Text section:
Although VHDL is a hardware description language, couldn't similar concepts be used to make a parallel centric computer programming language?
Instead of trying to convince everyone on Earth to change all existing software, why doesn't Microsoft just make the next version of Windows have a process handler that can process single threads on multiple cores at once? Actually technically I think Intel could do that internally on their processors too sort of like RAID for cores. It seems really difficult and inefficient but if they finally got it right so it worked, all software would run faster on multi-core chips! Talk about a selling point! Cuz right now the 90% of my software that only processes its resource intensive code in a single thread actually runs slower on a 1.8GHz quad core than on a 2.6 GHz dual core!

Set problem: In the forum thread on multi-core processing, which two chips does the poster compare when saying single-threaded software runs slower on one of them?

Given material:
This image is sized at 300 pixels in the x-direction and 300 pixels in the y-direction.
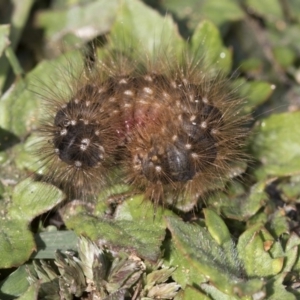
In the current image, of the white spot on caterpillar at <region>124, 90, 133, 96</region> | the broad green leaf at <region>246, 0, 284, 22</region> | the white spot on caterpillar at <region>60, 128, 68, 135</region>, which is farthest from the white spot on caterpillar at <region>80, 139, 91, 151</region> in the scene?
the broad green leaf at <region>246, 0, 284, 22</region>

Task solution: A 1.8 GHz quad core and a 2.6 GHz dual core; the poster says the software runs slower on the quad core.